Hebreos 12:5-11 nos enseña a este respecto: “Hijo mío, no menosprecies la disciplina del Señor, ni desmayes cuando eres reprendido por él; porque el Señor al que ama, disciplina” (v. 5-6). El hecho de que Dios nos discipline por medio de circunstancias dolorosas, constituye precisamente una muestra de la relación filial que tenemos con él. En efecto: “Si se os deja sin disciplina, de la cual todos han sido participantes, entonces sois bastardos, y no hijos” (v. 8). Y cuando Dios actúa de esta manera con nosotros, lo hace “para lo que nos es provechoso, para que participemos de su santidad” (v.10). Siempre tiene su mirada puesta en el resultado de la bendición que se propuso, por encima de los acontecimientos dolorosos: “Es verdad que ninguna disciplina al presente parece ser causa de gozo, sino de tristeza; pero después da fruto apacible de justicia a los que en ella han sido ejercitados” (v. 11). Lo que puede ocurrir con un hijo que no fue corregido por su padre, lo vemos en el ejemplo de Adonías, hijo de David, en 1 Reyes 1:5-10.
Pero el resultado de la disciplina depende también de la manera en que reaccionamos a la intervención de Dios. Por una parte, existe el peligro de que seamos más o menos indiferentes a su disciplina. A este respecto, la Escritura nos advierte: “Quién desecha la reprensión, yerra” y “el que aborrece la reprensión es ignorante” (Proverbios 10:17; 12:1). En definitiva, se trata de una manera de desobediencia o rebelión. La gravedad de esta actitud la podemos ver en Deuteronomio 21:18-21, donde se presenta el caso de un hijo obstinado y rebelde que no obedece a sus padres y rechaza su castigo.
Por otro lado, existe el peligro de desanimarse. Es lo que sucede cuando nos ocupamos demasiado de la disciplina en sí y olvidamos a Aquel que nos la envía. Si fuésemos siempre conscientes de que nuestro Padre celestial obra para nuestro bien y para su gloria, y si tuviésemos presente que Él jamás comete errores, no suspiraríamos ni nos desanimaríamos a causa de la corrección que nos envía.

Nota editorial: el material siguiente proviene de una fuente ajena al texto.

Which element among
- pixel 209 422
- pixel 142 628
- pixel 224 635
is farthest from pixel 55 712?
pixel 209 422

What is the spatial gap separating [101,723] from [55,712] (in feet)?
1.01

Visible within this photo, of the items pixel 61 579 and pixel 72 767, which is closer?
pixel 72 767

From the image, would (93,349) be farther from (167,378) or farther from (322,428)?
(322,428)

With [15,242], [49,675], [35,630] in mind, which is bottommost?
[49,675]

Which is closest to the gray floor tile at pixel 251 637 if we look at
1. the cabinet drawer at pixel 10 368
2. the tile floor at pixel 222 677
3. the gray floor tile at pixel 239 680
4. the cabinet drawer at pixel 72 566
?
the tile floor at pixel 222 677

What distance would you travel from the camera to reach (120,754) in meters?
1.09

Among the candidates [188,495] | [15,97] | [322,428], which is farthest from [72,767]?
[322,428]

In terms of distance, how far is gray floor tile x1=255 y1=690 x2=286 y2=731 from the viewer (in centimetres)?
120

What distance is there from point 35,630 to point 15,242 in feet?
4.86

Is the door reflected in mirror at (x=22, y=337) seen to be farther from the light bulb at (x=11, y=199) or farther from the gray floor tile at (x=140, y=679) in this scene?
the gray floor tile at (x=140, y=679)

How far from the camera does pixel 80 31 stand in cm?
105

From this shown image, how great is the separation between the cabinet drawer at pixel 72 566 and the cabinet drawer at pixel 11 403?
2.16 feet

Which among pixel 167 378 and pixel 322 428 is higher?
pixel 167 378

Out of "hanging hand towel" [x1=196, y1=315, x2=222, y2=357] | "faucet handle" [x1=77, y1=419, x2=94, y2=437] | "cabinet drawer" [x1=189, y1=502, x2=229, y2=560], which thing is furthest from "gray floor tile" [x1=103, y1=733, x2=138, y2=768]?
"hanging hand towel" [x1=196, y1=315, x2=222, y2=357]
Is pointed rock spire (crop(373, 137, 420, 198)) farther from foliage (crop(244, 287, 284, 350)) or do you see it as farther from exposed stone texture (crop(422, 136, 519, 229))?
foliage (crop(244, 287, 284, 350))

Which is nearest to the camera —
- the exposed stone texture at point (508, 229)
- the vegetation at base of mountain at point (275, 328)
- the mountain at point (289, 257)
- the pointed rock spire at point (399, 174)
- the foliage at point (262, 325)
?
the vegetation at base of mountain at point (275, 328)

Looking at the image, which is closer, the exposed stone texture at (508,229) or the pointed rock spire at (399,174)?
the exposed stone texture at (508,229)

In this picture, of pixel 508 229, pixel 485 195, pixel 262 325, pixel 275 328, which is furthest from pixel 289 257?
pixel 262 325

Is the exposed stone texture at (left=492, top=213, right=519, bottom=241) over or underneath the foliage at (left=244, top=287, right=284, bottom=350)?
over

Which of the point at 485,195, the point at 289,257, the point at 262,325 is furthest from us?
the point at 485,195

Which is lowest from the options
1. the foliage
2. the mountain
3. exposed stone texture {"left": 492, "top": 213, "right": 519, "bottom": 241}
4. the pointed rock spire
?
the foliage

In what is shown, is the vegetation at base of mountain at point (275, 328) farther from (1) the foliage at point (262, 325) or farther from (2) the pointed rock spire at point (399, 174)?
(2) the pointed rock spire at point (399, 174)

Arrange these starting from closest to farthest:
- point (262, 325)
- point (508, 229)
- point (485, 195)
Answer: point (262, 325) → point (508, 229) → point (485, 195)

...como un hombre perdona a su hijo
“Los perdonaré, como el hombre que perdona a su hijo que le sirve” (Malaquías 3:17). El amor de un padre hacia su hijo aparta de éste todo lo que pudiera ocasionarle daño. En el pasaje citado, Dios asegura al remanente fiel de su pueblo que será eximido del juicio que debe ejercer sobre su pueblo.
Dios también nos perdona a nosotros, que somos sus hijos. Esto resulta de pasajes tales como 1 Pedro 1:6: “...aunque ahora por un poco de tiempo, si es necesario, tengáis que ser afligidos en diversas pruebas”, o 1 Corintios 10:13: “Fiel es Dios, que no os dejará ser tentados más de lo que podéis resistir, sino que dará también juntamente con la tentación la salida, para que podáis soportar”.
También podemos apropiarnos de la gloriosa promesa de Apocalipsis 3:10, que dice: “Por cuanto has guardado la palabra de mi paciencia, yo también te guardaré de la hora de la prueba que ha de venir sobre el mundo entero, para probar a los que moran sobre la tierra”. El Señor nos salva de esta hora porque nos ama.
Cuando vemos este amor de Dios que protege a sus hijos, ¿no se conmueven nuestros corazones al leer Romanos 8:32: “El que no escatimó ni a su propio Hijo, sino que lo entregó por todos nosotros”? Nadie sirvió como nuestro Señor a su Padre, ¡y justamente a Él Dios lo entregó por nosotros, por nuestros pecados, en lugar de nosotros, para nuestra salvación eterna!